Exercise prompt: Copy the listing below word for word, keeping every line as it appears.
══ Available records ══
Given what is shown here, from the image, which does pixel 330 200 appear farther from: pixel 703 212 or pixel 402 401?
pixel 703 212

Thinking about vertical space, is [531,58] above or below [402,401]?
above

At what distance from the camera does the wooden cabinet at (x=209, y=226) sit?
═══
Task response:
Given what is shown here, from the image, which does pixel 330 200 appear farther from: pixel 703 212 or pixel 402 401?
pixel 703 212

Thinking about vertical space, is [531,58] above or below [402,401]?
above

At what distance from the camera does the wooden cabinet at (x=209, y=226) sit?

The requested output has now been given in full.